At my company we never underestimate the entrepreneur who is early in his/her journey. We assume that their vision might be correct, so we pay attention, and seek to understand whether we believe it, and how we can help execute it. For Skype, that meant outsourcing four of my colleagues to Skype to become their early team. We worked very closely with them, and watching them grow from five people to being sold for $2.5bn was like an addiction. Nothing in life is better than watching a startup hit its stride and become successful — nothing.

Similarly, I was introduced to Daniel Ek of Spotify early. Shak Khan, one of Daniel’s closest confidants, says that I was the first investor that he introduced Daniel to. Both Daniel and Niklas have that subversive streak that makes them capable of very, very big dents in the universe.
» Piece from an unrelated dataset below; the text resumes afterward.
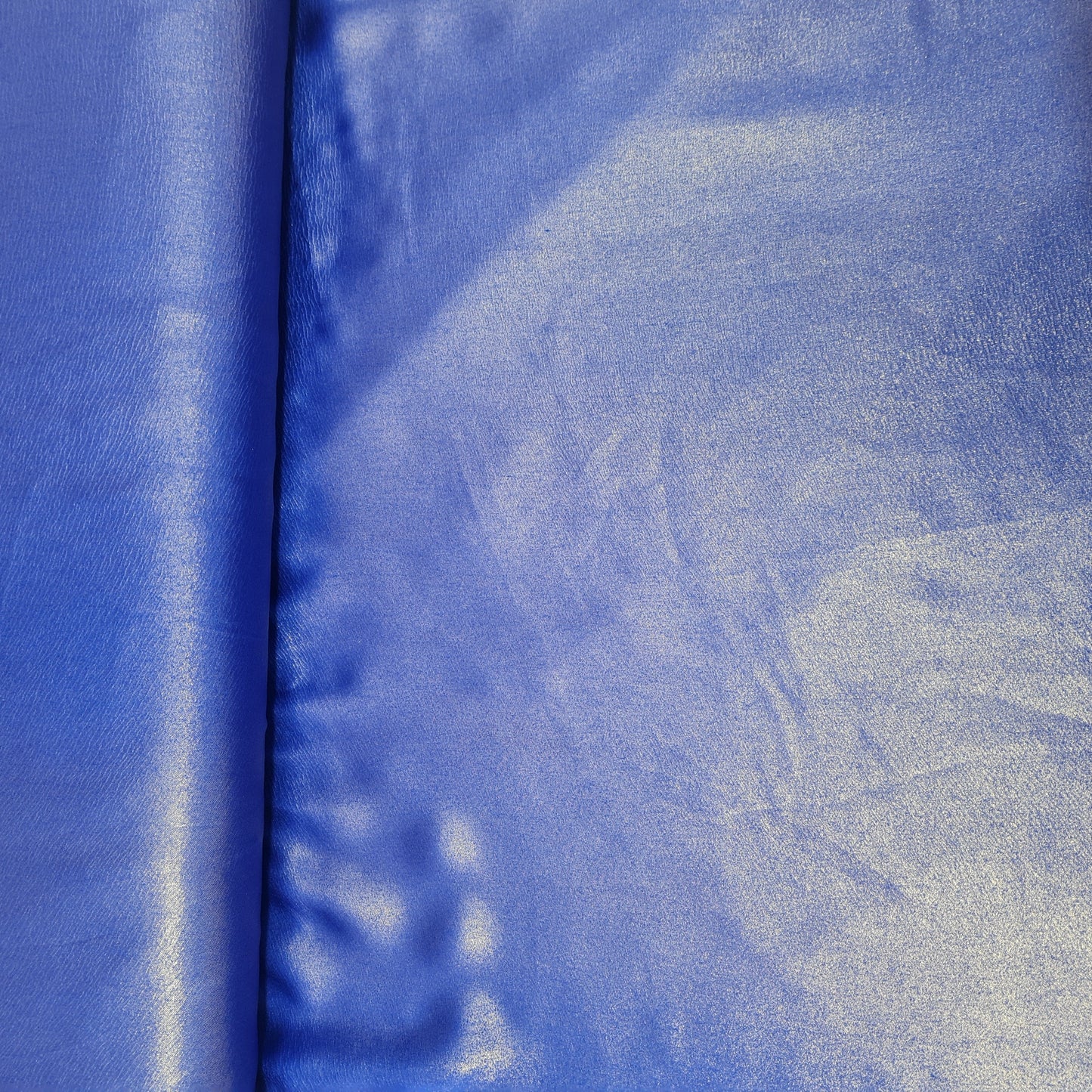 Cobalt Blue Solid Gold Shimmer Georgrette Satin - TradeUNO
Jan Stenbeck of Kinnevik, who died in 2002, was a major European (and Swedish) industrialist and entrepreneur. He founded businesses in the media and telecoms space such as Millicom, and his daughter Cristina has gone on to back ambitious entrepreneurs such as the Samwer brothers of Rocket Internet fame.

But you can’t help but think about the so-called Nordic miracle when you reflect on how many of the big entrepreneurs from Sweden have had to leave Sweden to build their businesses. Sure, the Nordic region only has 26 million people, and Sweden just under ten million, so as small markets, they need to export. But it’s more than that. Despite the creature comforts, Sweden has become a somewhat harsh environment for wealth creation.
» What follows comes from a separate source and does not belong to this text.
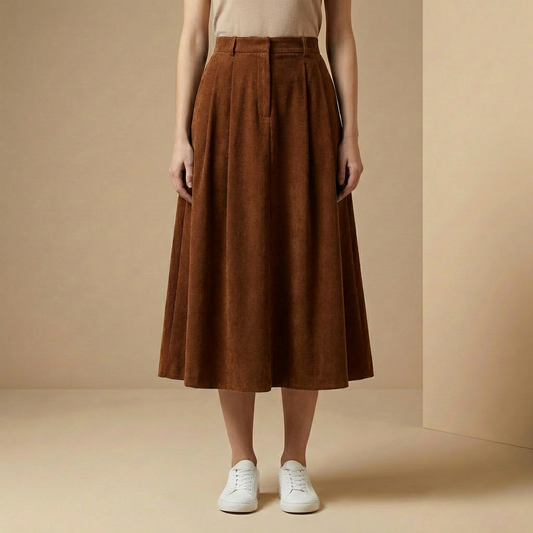 Harper - High-Waisted Corduroy Midi Skirt - Flattering A-Line Design
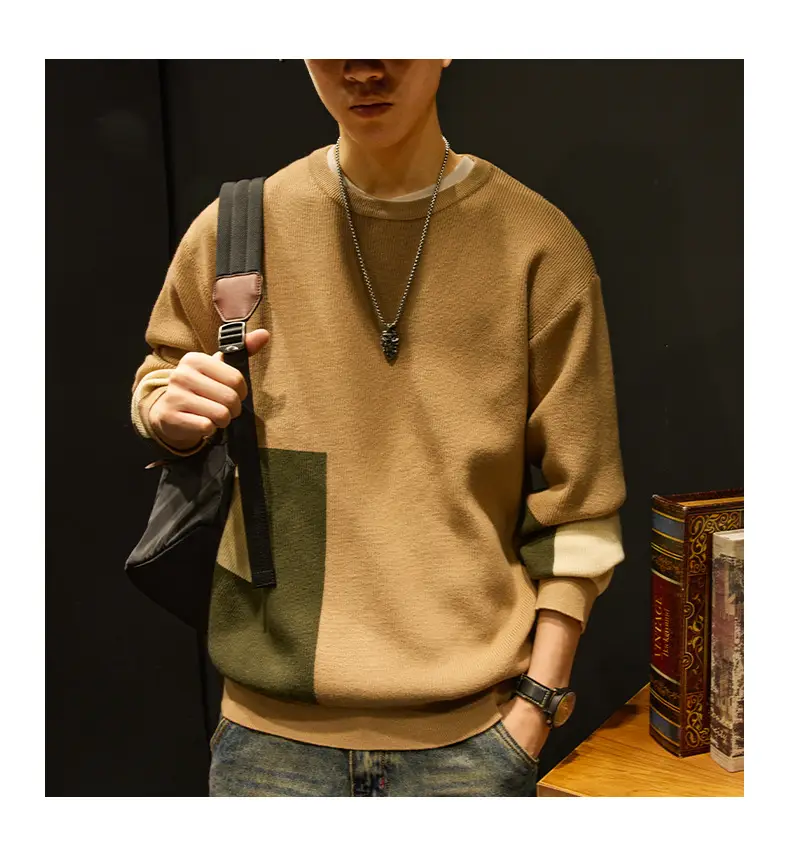 Men's Knit American Sweater Brown Green Contrast Loose Fit — feature 7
But it wasn’t always that way. In the years following the market liberalisation and industrialisation of the late 19th century, Sweden enjoyed strong economic growth.

In 1870, Sweden’s GDP per capita was 57 per cent lower than in the UK. In 1970 it had risen to become 21 per cent higher.

Its wealth creation slowed down following the transition to a high tax society and a large public sector in the 70s. Only recently has the tide turned, and the Swedish government is tacking to the right, lowering tax and reducing the role of government in people’s lives.

But Stockholm’s entrepreneurs are breaking through regardless of the role of the state. The Swedish capital accounted for 18.3 per cent of all fintech investments over the last five years. The three biggest fintech deals in Stockholm in 2014 were Klarna ($100m), iZettle ($55.5m) and Trustly ($28.8m). In the past two years alone, Intel Capital, MasterCard and American Express Ventures have invested in fintech companies based in Stockholm. Meanwhile, local investors have also come to the fore, such as NFT Ventures, a speciality venture capital firm focused on fintech in the Nordics with Stockholm as its base.

My own firm’s last Swedish deal was in fintech as well with Seamless, a listed mobile payments firm. Peter Fredell, the CEO, raised €36m landing the jet even as they were running on air. Great entrepreneurs can do that, and Seamless, which provides mobile technology to retailers globally, has a tiger by the tail. It is one to watch.

The final word is that the best of Stockholm and the enterprising Swedes is yet to come. These are a disciplined people with enormous capacity to create wealth, and an ability to create the right kind of system for themselves. Watch this space, and visit Stockholm.